Grade 1 and Grade 2 learners can return to school on July 6. This according to amended regulations published in the Government Gazette on June 1. The initial regulations did not mention when these learners may return to school but did set the dates for other grades.
Initially, schools were set for June 1 for Grade 7 and Grade 12 learners reopened, but the education department moved that date at the last minute a week later. However, the amended regulations still indicate that these learners may return to school on 1 June. Therefore, legal experts say, schools are free to reopen if they comply with all the necessary health and safety measures.
The latest version of the regulations also stipulates that other grades may start school earlier at a particular school, provided that the school complies with all health and safety measures, as set out in the regulations. Such a school must send an application form to the head of the relevant provincial education department, which must approve the decision.
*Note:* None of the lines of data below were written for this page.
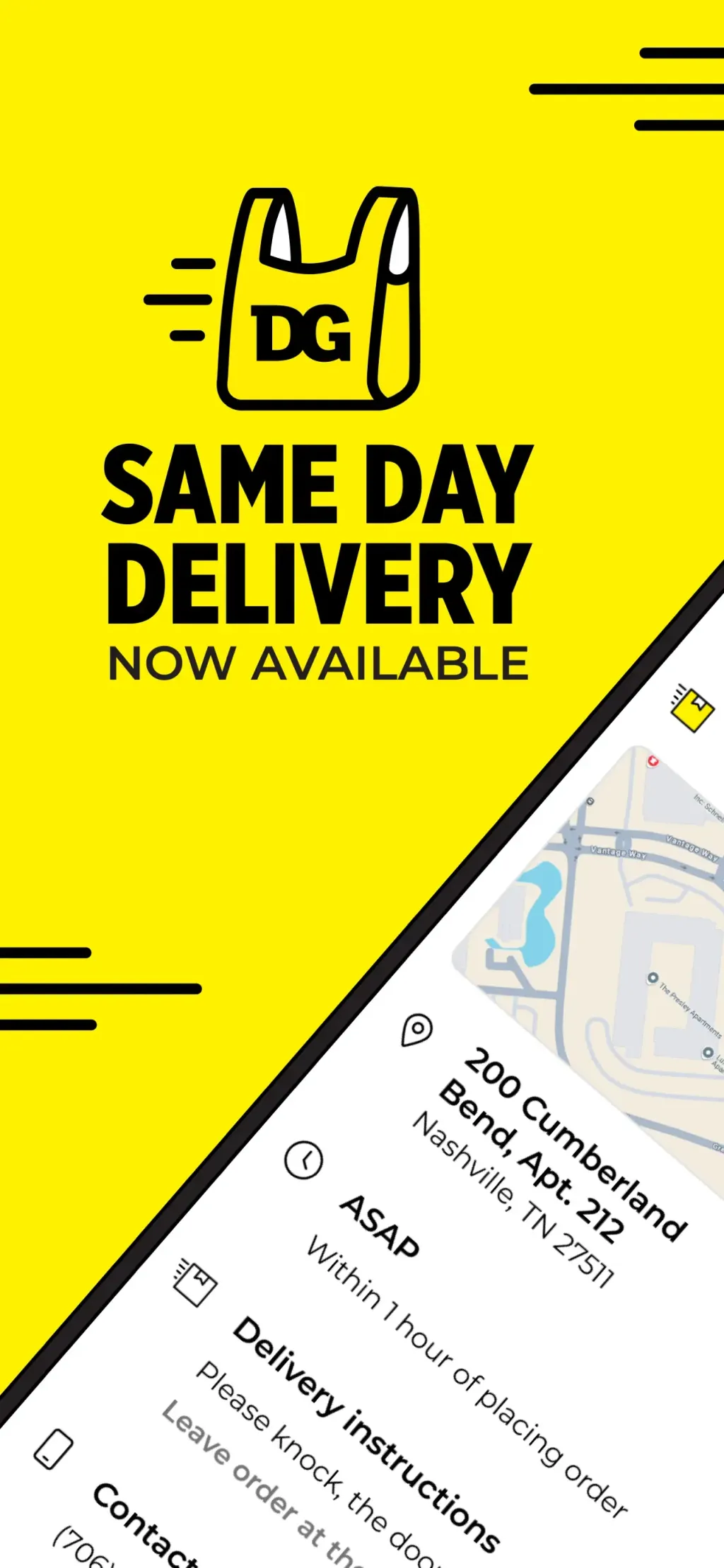 Dollar General-Digital Coupons App Store screenshot 2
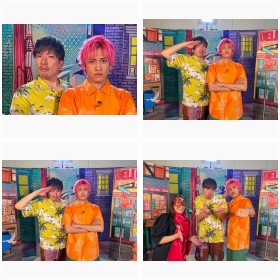 EXIT�y�I���R���@���C�^�[�Y�z�C���^�r���[�J�b�g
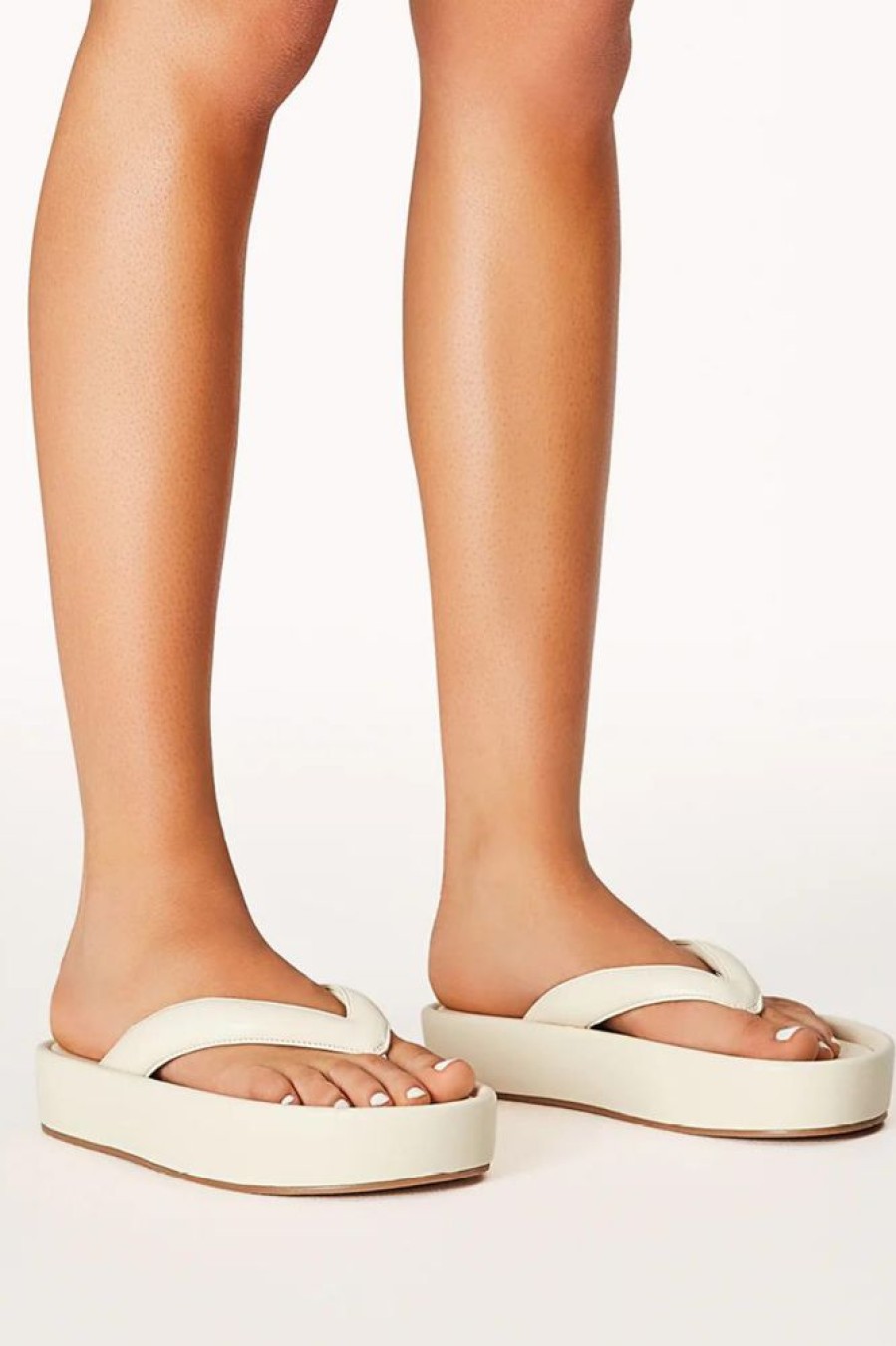 Accessories BILLINI | Indah Sandals - White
The regulations further stipulate that aftercare centers attached to schools may also open, provided they comply with the above measures.
Solidarity and the School Support Center (SOS) welcomed these amendments.
“Schools that are ready to open – can now open. Unfortunately, Minister Angie Motshekga creates uncertainty through last-minute media statements that contravene official directives, ”said Dr. Dirk Hermann, chief executive of Solidarity, said.
Learners must be able to learn in a healthy environment and teachers in a healthy environment. Schools that have put in place all the necessary measures should be encouraged to open. ”
He says the uncertainty about schools amounts to a political tug-of-war between unions and organizations involved in discussions with the minister. “Ultimately, our children suffer. They have a constitutional right to be at school, ”Hermann added.
“If further efforts are made to stop the immediate resumption of teaching at schools that can open, a court application will be launched to ensure that learners’ right to education is protected,” says Melanie Buys, head of development at the SOS.